Options -- Guidelines

Average Agree Weights. Match weights are logarithms of likelihood ratios. Match probabilities are calculated from likelihood ratios which take into account agreements and disagreements on all data fields which are compared in your linkage model. Match probabilities are used to draw multiple imputations of true link status for all candidate record pairs from a Bayesian posterior distribution. In general, an agreement on rare values (say, Age = 99) receives greater weight than an agreement on common values (say, Age = 30). Disagree weights are the same for all data values because the linkage model assumes that the probability of incorrect values is independent of the true data value. Different agree weights can cause biases in linked datasets used for analysis if you are using Age (or any other field in your linkage model) as an analysis variable. People with rare ages are less likely to have false negative matches (missing links) than people with common ages. You can remove this bias by specifying Y for Average Agree Weights.

Data Provider. Each new project is created for either the Access JET Data Provider or the SQL Server Data Provider, depending on which you specify on the Options Tab. If you specify Access JET as Data Provider, all data tables for the project are built in Access databases (*.mdb) in a local folder with the same name as the project. Multiple databases are created because of size limitations in Access. The default location for the project folder is the same as the default location for new databases (Access Options > General). If you specify SQL Server as Data Provider, all data tables for the project are built on the server in a single database. The server and database must be identified as an ODBC data source (Control Panel > Administrative Tools) in a System DSN named SQL_STMT (SQL Server for Strategic Matching). Specify Windows NT Authentication for the DSN. You may want to change databases for different projects so that data tables for a new project do not overwrite data tables for an old project. An Access Data Project (*.adp) is created in the default project folder and connected to the specified SQL Server database. You will have to provide information requested by the New Connection dialog.

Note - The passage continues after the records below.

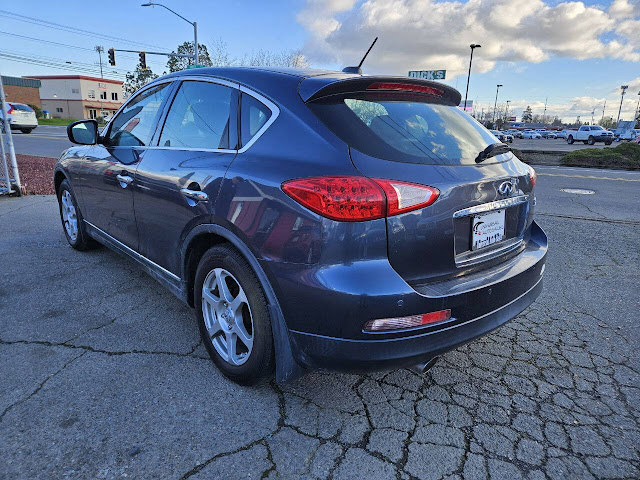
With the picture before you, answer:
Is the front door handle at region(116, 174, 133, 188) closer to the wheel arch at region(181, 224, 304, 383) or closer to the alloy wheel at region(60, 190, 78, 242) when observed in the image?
the wheel arch at region(181, 224, 304, 383)

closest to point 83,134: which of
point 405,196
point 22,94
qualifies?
point 405,196

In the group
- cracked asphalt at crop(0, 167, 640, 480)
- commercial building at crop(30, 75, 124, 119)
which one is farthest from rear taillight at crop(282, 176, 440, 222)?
commercial building at crop(30, 75, 124, 119)

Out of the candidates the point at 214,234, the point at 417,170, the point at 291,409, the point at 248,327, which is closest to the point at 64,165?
the point at 214,234

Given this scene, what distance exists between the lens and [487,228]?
2.20m

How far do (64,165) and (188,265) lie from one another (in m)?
2.73

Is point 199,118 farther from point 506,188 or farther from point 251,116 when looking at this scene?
point 506,188

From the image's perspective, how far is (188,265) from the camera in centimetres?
268

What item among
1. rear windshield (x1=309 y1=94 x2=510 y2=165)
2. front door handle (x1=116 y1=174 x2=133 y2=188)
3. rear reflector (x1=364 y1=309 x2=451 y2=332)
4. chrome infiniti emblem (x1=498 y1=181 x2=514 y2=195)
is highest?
rear windshield (x1=309 y1=94 x2=510 y2=165)

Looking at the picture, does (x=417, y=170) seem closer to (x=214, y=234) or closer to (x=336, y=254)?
(x=336, y=254)

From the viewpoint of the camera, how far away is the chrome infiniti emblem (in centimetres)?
224

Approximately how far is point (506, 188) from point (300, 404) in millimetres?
1580

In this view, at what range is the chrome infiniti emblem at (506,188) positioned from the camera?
7.35 ft

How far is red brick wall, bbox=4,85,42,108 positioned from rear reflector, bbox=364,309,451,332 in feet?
249

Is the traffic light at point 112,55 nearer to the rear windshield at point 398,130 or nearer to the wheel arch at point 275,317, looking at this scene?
the wheel arch at point 275,317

Random Sample Percent. Random samples of record pairs from (A x B) are used to estimate the effects of comparisons with tolerances and the effects of comparisons with dependent match fields. Larger sample sizes give more accurate estimates of population statistics. Smaller sample sizes give faster run times. Sample sizes of a few million pairs can be analyzed in a few minutes. You can calculate the size of (A x B) by multiplying the number of records in table A times the number of records in table B.